The Treasury Department said on Monday it made a $25 billion profit on sales of mortgage-backed securities acquired during the financial crisis, part of its ongoing efforts to wind down taxpayer-financed bailout programs.
The sales were the latest indication that the multiple programs the government and Federal Reserve initiated to bail out the financial sector may turn out to be less costly than originally feared.
The Treasury bought $225 billion of MBS in 2008 and 2009 in an effort to keep the mortgage market from freezing up as private investors fled. The $250 billion it reaped from the investment reflected both principal and interest.
"The successful sale of these securities marks another important milestone in the wind-down of the government's emergency financial crisis response efforts," Treasury Assistant Secretary Mary Miller said. Miller and Matthew Rutherford, deputy assistant secretary for federal finance, as well as policy adviser Brian Zakutansky were managers for the sale.
The government purchased the mortgage debt as part of a bid to stabilize the housing industry, using funds authorized by the Housing and Recovery Act of 2008. It was one of several programs running in parallel with the Troubled Asset Relief Program, or TARP, which was set up during the administration of President George W. Bush to buy toxic assets from banks but that ended up largely as a mechanism to inject capital into financial institutions.
Many critics contend it did more to prop up Wall Street than Main Street, and anti-bailout anger helped fuel both the conservative Tea Party movement and Occupy Wall Street on the left. Treasury Secretary Timothy Geithner has argued the steps the government took helped prevent a deeper economic downturn.
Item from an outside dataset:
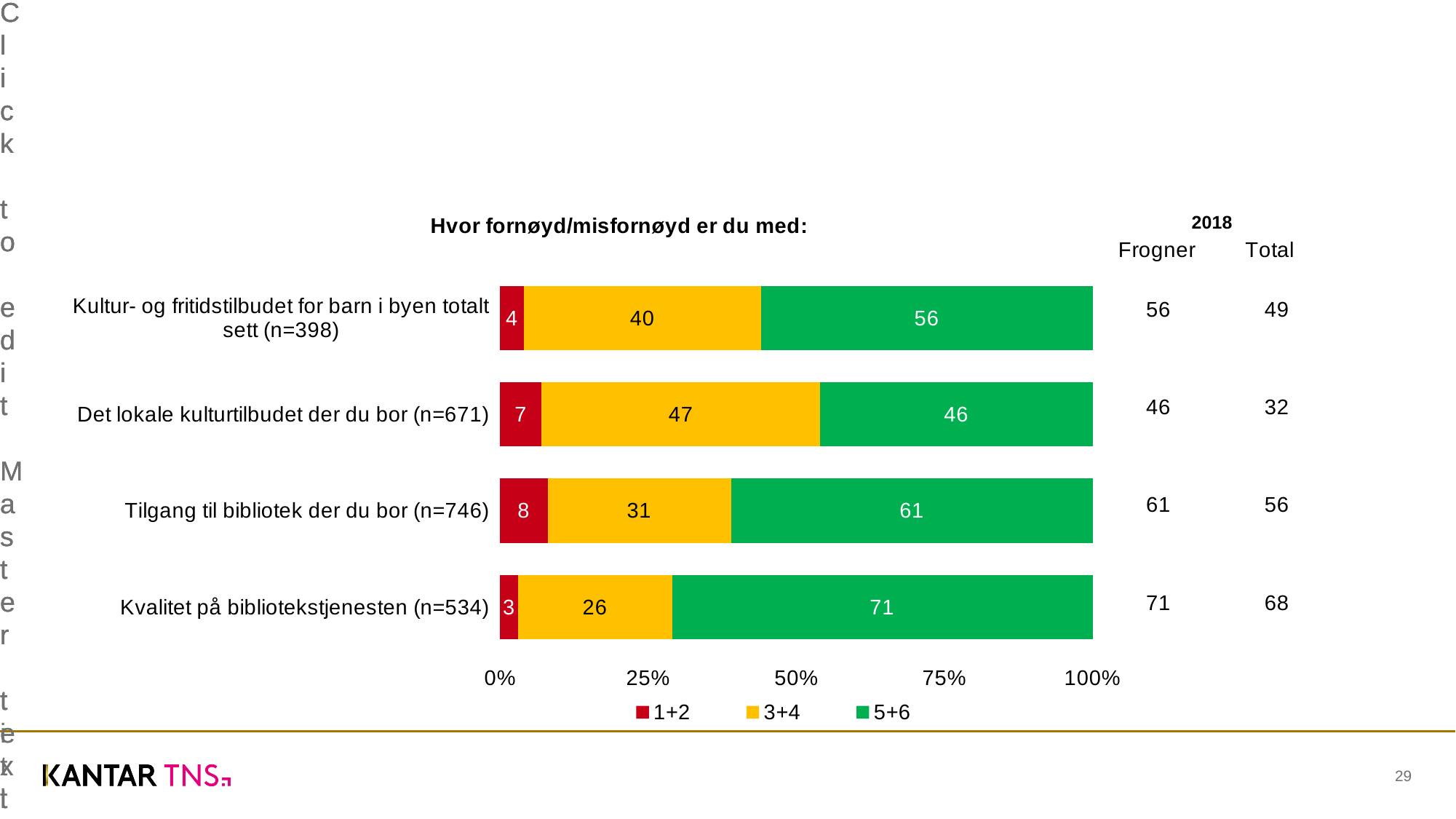
What is the title of the chart? Hvor fornøyd/misfornøyd er du med: Which category has the highest value for the 5+6 series? Kvalitet på bibliotekstjenesten (n=534) What is the value of the 3+4 series for "Det lokale kulturtilbudet der du bor (n=671)"? 47 What is the total of the stacked bar for "Det lokale kulturtilbudet der du bor (n=671)"? 100 What kind of chart is shown on the slide? Stacked bar chart Which category has the lowest value for the 1+2 series? Kvalitet på bibliotekstjenesten (n=534) What is the value of the 5+6 series for "Kvalitet på bibliotekstjenesten (n=534)"? 71 What is the difference between the 5+6 values for "Tilgang til bibliotek der du bor (n=746)" and "Det lokale kulturtilbudet der du bor (n=671)"? 15 Which is larger: the 3+4 value for "Kultur- og fritidstilbudet for barn i byen totalt sett (n=398)" or the 3+4 value for "Tilgang til bibliotek der du bor (n=746)"? Kultur- og fritidstilbudet for barn i byen totalt sett (n=398) What is the value of the 1+2 series for "Tilgang til bibliotek der du bor (n=746)"? 8 How many categories are shown in the chart? 4 How many series does the legend list? 3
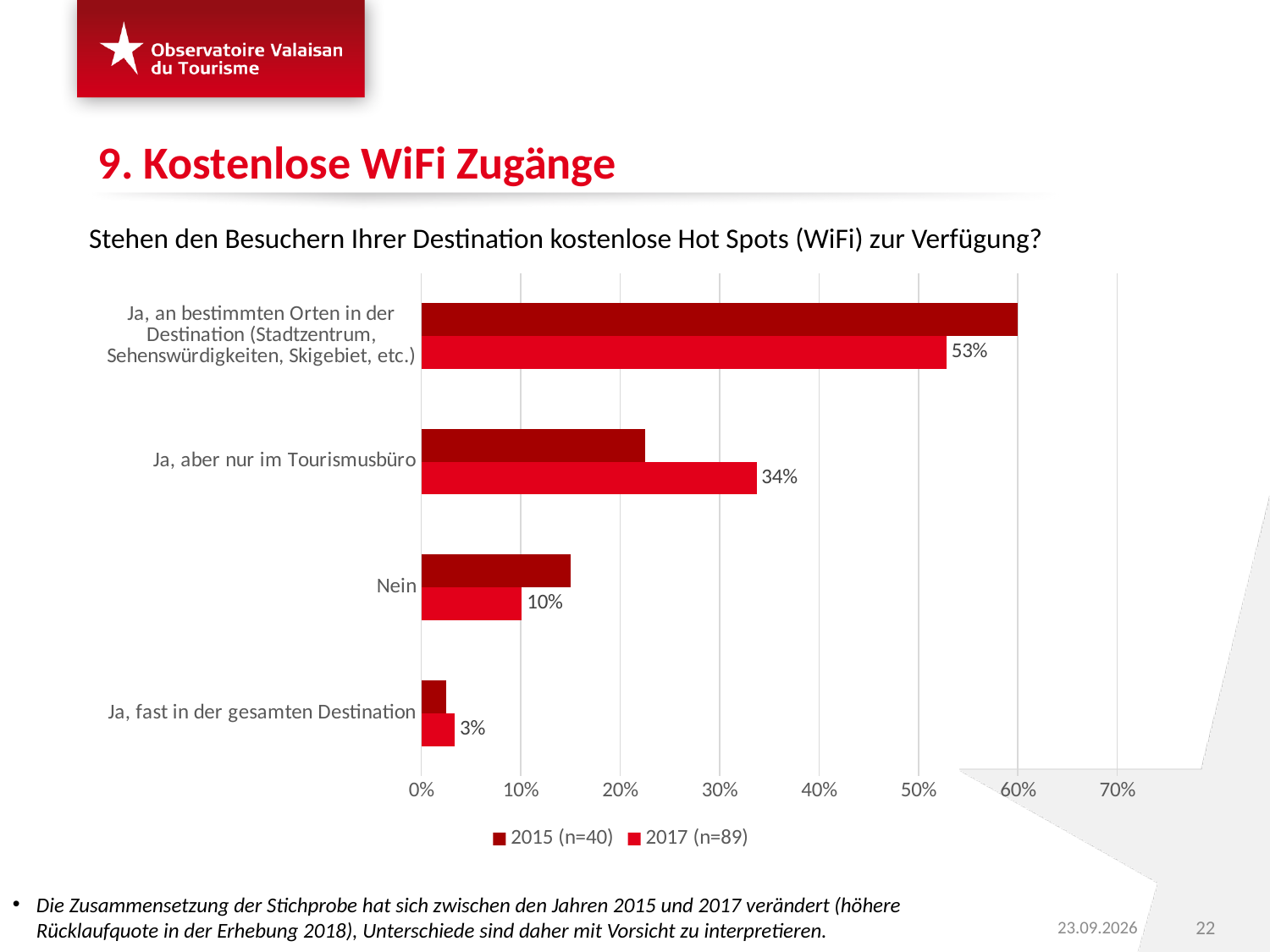
What is the difference between the 2017 (n=89) values for "Ja, aber nur im Tourismusbüro" and "Nein"? 24% What is the 2017 (n=89) value for "Ja, aber nur im Tourismusbüro"? 34% What is the 2017 (n=89) value for "Ja, fast in der gesamten Destination"? 3% What is the 2017 (n=89) value for "Ja, an bestimmten Orten in der Destination (Stadtzentrum, Sehenswürdigkeiten, Skigebiet, etc.)"? 53% What kind of chart is shown on the slide? Bar chart For "Ja, aber nur im Tourismusbüro", which series has the larger value, 2015 (n=40) or 2017 (n=89)? 2017 (n=89) Which category has the lowest 2017 (n=89) value? Ja, fast in der gesamten Destination How many series does the legend list? 2 Which category has the highest 2017 (n=89) value? Ja, an bestimmten Orten in der Destination (Stadtzentrum, Sehenswürdigkeiten, Skigebiet, etc.) How many categories are shown on the chart? 4 What is the 2017 (n=89) value for "Nein"? 10% Is the 2015 (n=40) value for "Ja, aber nur im Tourismusbüro" greater or less than 30%? less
Some $414 billion was paid out in TARP funds in a process that gave the government preferred stock in banks, other financial firms and some automakers in return for the public investment. Some of the preferred stock was later converted to common stock in some of the firms. A Treasury official said that to date $331 billion has been repaid, including dividends and interest earned on the preferred shares.
While the TARP program currently is $83 billion in the red, the Treasury projects losses will ultimately shrink to about $68 billion. The nonpartisan Congressional Budget Office has a lower loss estimate of $34 billion.
Taxpayers, however, also stand to lose from the bailout of mortgage finance firms Fannie MaeĀ and Freddie Mac, which were placed into government conservatorship in 2008. The government has lost $151 billion on its investments in the two companies, but the Obama administration projects that loss will fall to $28 billion by 2022.
The Treasury began selling the mortgage securities last year. In January, it had completed sales from a separate, smaller portfolio of asset-backed securities it had acquired to boost credit availability for small businesses.
Sales from both portfolios went smoothly with little or no market disruption.